Can national and world crises impact your life and career?
It’s all too easy to become distracted from your family, job, your personal and spiritual development if you get distracted by the barrage of crises driven information that not only comes to you through media, but from all the people who surround you.
Because of sequester, does the world for all practical purposes end for you, your family, and your job?
Will the sequester be kin to a nuclear bomb? Well, it just might. But frankly I doubt that seriously.
For one thing, it’s way too obvious. We’re rarely involved in a head-on collision where you see the car coming over the median from the other lane–it’s almost always something like a 9/11 attack or a 2008 economic meltdown that comes from out of nowhere . . .or a refrigerator sized meteor like the one that blasted Russia a few days ago.

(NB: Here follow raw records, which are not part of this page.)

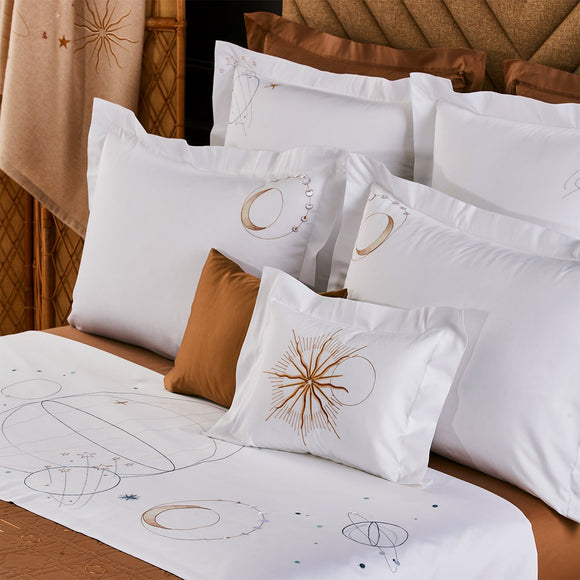 Olympe Bed Linen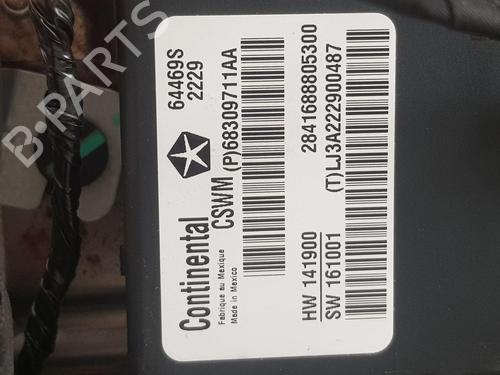 Right front seat DODGE AVENGER | BP38326041C16 - Image 78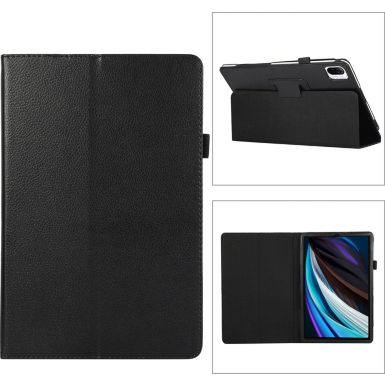 Protection XEPTIO Xiaomi Pad 5 noire 2021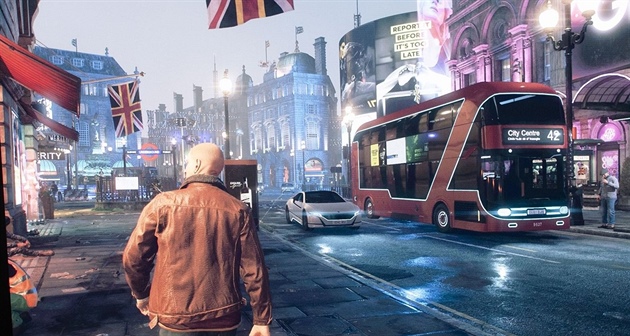 Hackerská akce Watch Dogs chystá návrat. Ale úplně nová hra to nebude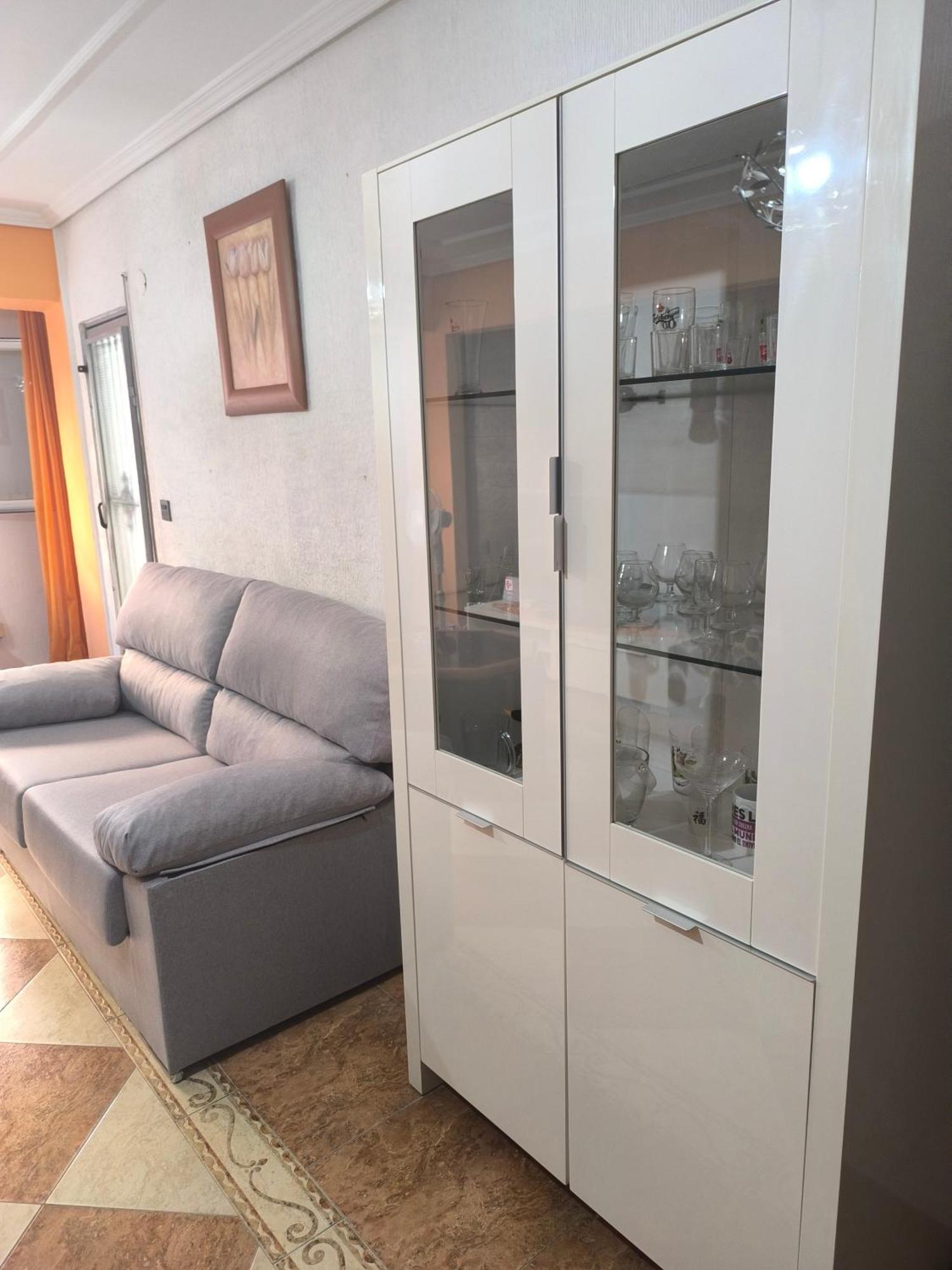 Ka La Paca Apartment Grao de Castellon Bagian luar foto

People love disaster and will eat it from breakfast to their midnight snack. Ever since Sophocles wrote Greek tragedies in the Fifth Century B.C. , we have been aware that people have an enormous appetite for it. “Call no man happy until he carries his happiness to the grave,” Sophocles puts in the mouth of Oedipus Rex. Psychiatrist Carl Jung observed “man’s collective psychosis for disaster.” I think it’s fair to say that people’s taste for disaster continues to accelerate.
You have to be very smart to avoid the “disaster mentality.” A lot of social talk is based on conversations lamently the latest disaster. Not only are you fed it through the media, the people around you will often love you more if you bring them stories that illustrate that your life is as bad as theirs.
Why do people love disasters and manufacture them? There are many complex reasons, but the one that should concern us is that if we’re all talking disaster then we don’t have focus on solutions. Disaster lowers the bar for all of us because how can we be expected to get anything done when things are as bad as they are.
When you hear of the latest crisis, be wary. Crises is when we’re most in danger of getting manipulated. Most disasters never happen, and the ones that matter are so bad we can’t do anything about them–world wars, cyber attacks, or the unexpected arrival of aliens.
Here are some of the more ridiculous crises I’ve survived.
1. The Cuban Missile Crisis. I stood in the university cafeteria in 1963 and watched the horror story unfold of missiles pointed toward the heart of the homeland from 90 miles away. Did they come close? Yes. Did it happen? No. Both the U.S. and Russia spent way more energy on Cuba than it deserved.
2. The Civil Rights Struggle. Intelligent people predicted that civil rights would cause social dislocation and civil war. We seemed to have survived it.
3. The Domino Theory. The communists would conquer Asia and finally become strong enough to march up through Latin America over the border and take over the country. What an infantile notion.
4. The Collapse of the Nation under debt as a result of the national debt of the early 20th Century. Everyone trotted out how much ever man, woman, and child owed and that the debt would never be paid. We had a surplus in the 90’s because of the boom in technology. The debt was paid, albeit briefly.
5. The Energy Crisis. We were assured in the 1980’s that energy would be fairly unavailable by now, except at enormous prices. Our cars would largely be parked in the caves where we would be back living in and gas stations would be empty and decaying. Today we are awash in energy, and wind and solar power are being threatened by the abundance of traditional sources. Wind and solar are incredibly important for the environment, but there are many alternatives we have that we can’t get to because there are so many.
I won’t get into the manufactured crises we’re going through today because they’re so politically charged, and this is a non-partisan publication that focuses on peak performance of teams and organizations.
The biggest factor in our future is you–your innovation, inventiveness, work ethic, education, and dedication. So ignore the crises and concentrate on you.